**Required tasks**:
A: Answer these questions from the excerpt on an engineering firm's duty to a construction worker:
(i) What does Plaintiff say CET took steps to do?
(ii) In the quoted contract provision, who "shall supervise and direct" the work?
(iii) Which case is cited at 766 A.2d at 871?
B: Duplicate a passage from the excerpt on an engineering firm's duty to a construction worker. Begin at the words "Plaintiff argues that" and stop after "any such argument.".

**Provided text**:
--- start ---

Plaintiff argues that Herczeg does not apply because his theory of liability is that CET took steps to prevent safety hazards. Therefore, not only was it aware of safety defects, through its RPRs, it acted on its awareness. Herczeg addresses and dismisses any such argument.
Ultimately, the Pennsylvania Supreme Court concluded in Marshall that the engineer did not owe a duty to the plaintiff. "To hold otherwise, by imposing a duty on [CET] to be actively involved in procedures for safety compliance, would be inconsistent with the provision in the [Aqua-Smith] contract stating that [Smith] 'shall supervise and direct' the work and be 'solely responsible for all construction means. . . .'" Id. (emphasis in original). Therefore, as a matter of law, CET was under no contractual obligation to Plaintiff to ensure his safety.
CET's Course of Conduct
As stated before, Pennsylvania courts "have consistently refused to impose a duty on design professionals to protect workers from hazards on a construction site unless there was an undertaking, either by contract or course of conduct to supervise or control the construction and/or to maintain safe conditions on the site." Herczeg, 766 A.2d at 871. The Court has already determined that there was no contractually-created duty on CET. Nevertheless, Plaintiff contends that by a course of conduct, CET acknowledged that it owed Plaintiff the duty to ensure a safe work-site.

--- end ---

Excerpts from a spatial dataset

--- start ---

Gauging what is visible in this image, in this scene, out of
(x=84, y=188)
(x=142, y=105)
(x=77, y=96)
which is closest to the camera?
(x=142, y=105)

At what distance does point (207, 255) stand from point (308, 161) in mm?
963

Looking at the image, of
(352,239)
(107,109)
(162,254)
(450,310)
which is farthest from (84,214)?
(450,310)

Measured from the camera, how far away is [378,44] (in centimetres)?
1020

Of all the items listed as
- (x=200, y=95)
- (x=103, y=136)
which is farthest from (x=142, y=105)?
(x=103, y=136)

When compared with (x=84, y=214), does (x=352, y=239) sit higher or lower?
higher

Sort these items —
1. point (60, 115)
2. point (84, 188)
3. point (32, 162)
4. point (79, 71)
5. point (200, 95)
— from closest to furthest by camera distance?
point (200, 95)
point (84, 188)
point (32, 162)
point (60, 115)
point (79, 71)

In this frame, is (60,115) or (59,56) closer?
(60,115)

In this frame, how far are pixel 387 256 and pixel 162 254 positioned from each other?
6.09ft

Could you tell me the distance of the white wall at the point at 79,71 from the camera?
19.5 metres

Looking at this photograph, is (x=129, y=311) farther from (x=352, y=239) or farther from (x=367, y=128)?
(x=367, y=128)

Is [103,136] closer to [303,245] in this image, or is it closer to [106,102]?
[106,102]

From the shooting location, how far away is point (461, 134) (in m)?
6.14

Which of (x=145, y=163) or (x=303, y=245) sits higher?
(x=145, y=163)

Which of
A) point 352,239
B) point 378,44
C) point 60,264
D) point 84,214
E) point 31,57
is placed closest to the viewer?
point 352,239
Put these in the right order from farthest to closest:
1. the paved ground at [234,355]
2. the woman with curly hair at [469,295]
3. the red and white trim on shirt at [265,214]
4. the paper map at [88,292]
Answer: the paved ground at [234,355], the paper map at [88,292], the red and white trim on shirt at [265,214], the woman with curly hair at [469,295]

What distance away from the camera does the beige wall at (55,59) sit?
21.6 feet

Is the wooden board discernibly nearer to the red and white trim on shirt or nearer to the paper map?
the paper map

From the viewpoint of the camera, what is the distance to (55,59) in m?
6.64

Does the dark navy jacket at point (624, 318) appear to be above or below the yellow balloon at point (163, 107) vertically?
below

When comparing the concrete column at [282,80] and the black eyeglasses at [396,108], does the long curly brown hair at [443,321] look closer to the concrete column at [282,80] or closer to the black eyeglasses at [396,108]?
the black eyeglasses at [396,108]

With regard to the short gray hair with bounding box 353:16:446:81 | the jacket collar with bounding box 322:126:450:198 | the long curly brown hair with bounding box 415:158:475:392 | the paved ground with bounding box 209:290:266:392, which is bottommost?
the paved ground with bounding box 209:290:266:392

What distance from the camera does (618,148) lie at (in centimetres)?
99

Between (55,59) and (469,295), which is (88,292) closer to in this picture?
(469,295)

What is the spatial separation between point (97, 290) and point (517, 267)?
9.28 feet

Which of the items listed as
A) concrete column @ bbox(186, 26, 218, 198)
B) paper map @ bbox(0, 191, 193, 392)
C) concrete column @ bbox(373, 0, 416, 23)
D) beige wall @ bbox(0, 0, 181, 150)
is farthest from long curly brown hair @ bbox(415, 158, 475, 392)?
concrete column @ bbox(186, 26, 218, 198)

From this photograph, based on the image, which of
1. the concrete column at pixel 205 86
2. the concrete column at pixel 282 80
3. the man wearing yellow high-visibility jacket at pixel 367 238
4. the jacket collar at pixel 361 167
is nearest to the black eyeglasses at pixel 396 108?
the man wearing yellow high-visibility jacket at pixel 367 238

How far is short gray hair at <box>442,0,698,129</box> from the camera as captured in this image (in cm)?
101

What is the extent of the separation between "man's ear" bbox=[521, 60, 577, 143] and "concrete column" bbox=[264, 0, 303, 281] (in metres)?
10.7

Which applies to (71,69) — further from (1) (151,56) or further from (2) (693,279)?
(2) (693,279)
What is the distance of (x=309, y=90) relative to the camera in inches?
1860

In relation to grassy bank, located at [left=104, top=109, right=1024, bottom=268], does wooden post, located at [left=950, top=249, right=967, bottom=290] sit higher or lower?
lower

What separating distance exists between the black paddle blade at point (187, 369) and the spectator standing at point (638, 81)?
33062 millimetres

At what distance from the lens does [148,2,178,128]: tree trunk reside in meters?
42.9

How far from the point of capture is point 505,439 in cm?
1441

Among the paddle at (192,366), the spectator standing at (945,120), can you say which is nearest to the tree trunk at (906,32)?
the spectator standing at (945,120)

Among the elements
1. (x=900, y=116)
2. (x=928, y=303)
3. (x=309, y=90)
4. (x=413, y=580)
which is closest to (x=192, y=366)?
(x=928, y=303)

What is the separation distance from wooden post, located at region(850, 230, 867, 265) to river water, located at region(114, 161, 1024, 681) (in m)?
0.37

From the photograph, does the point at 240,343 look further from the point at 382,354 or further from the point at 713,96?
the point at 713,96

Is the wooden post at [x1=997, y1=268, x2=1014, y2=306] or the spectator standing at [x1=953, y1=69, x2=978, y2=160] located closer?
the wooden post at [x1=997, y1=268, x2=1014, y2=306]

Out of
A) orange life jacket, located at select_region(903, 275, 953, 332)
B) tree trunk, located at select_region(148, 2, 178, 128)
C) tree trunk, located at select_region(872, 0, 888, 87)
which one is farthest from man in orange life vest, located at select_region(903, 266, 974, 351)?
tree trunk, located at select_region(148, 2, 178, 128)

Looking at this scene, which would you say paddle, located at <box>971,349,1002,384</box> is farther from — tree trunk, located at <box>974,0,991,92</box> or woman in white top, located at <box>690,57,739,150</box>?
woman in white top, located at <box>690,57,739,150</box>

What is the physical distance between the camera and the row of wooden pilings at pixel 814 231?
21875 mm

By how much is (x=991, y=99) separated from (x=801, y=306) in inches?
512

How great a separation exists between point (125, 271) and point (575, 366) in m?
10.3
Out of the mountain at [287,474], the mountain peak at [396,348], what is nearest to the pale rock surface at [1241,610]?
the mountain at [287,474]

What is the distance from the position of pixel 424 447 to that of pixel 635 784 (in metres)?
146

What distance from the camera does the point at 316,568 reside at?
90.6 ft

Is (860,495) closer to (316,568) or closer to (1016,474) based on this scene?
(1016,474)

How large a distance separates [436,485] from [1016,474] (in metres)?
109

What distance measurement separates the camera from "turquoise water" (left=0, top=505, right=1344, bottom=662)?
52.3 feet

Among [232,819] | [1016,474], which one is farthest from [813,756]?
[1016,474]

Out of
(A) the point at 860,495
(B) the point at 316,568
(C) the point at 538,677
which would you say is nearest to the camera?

--- end ---

**Results for each task**:
A:
(i) Prevent safety hazards.
(ii) Smith.
(iii) Herczeg.

B:
Plaintiff argues that Herczeg does not apply because his theory of liability is that CET took steps to prevent safety hazards. Therefore, not only was it aware of safety defects, through its RPRs, it acted on its awareness. Herczeg addresses and dismisses any such argument.